Certain unincorporated property businesses will be excluded, including limited liability partnerships, trusts and partnerships with corporate partners.
Unlike the cash basis for trading businesses, which have to opt in to the cash basis, landlords will have the option to opt out of the cash basis and continue to use the accruals basis. Landlords will be able to elect this for each property business (UK and overseas property businesses are treated separately for tax purposes). Landlords who jointly own a rental property will also be able to decide individually which method to use, provided they are not spouses or civil partners.

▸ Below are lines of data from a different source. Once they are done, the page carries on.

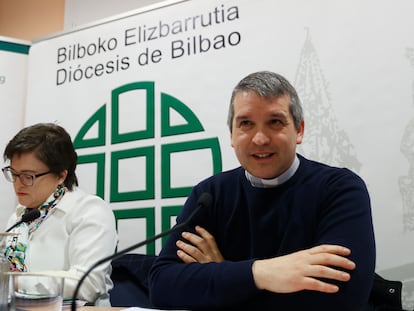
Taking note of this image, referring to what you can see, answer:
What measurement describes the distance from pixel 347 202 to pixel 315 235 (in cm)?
14

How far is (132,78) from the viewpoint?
2.53 meters

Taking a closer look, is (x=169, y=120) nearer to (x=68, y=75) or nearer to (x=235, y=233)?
Answer: (x=68, y=75)

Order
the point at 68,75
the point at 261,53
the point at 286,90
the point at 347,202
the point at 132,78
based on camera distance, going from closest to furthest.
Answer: the point at 347,202, the point at 286,90, the point at 261,53, the point at 132,78, the point at 68,75

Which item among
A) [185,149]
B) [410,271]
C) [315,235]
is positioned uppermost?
[185,149]

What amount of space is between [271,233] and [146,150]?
3.89 ft

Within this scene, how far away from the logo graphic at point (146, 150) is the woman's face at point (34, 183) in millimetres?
524

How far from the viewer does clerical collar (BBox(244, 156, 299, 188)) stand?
4.70ft

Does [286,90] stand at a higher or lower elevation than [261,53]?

In an effort to align the treatment between the cash basis and people who elect to use the accruals basis, the initial cost of items used in a dwelling house will not be an allowable expense under the cash basis. The replacement of domestic items relief will continue to be allowed when the expenditure is paid.Following a consultation announced in August 2016, the Government will look to legislate to allow most unincorporated property businesses to calculate their taxable profits using a cash basis of accounting.
Although another change to property taxation may seem unwelcome, the apparent effort to simplify the accounting for straight-forward taxpayers should be applauded. The cash basis of accounting will require fewer adjustments to be made to rental accounts by taxpayers and thereby simplify the record keeping process.
However, there are a number of factors to note. The different opt in/opt out approaches for this basis and the main cash basis may cause confusion. In addition, for landlords facing the new rules on restriction of interest relief from April 2017, where the flow of rent receipts is uneven they could face higher rate tax and lose interest relief one year, while having unused basic rate band in another, giving rise to an additional tax cost, not just a timing difference.
This measure is part of the drive towards Making Tax Digital when landlords will need to file on a quarterly basis making any simplification both appreciated and necessary.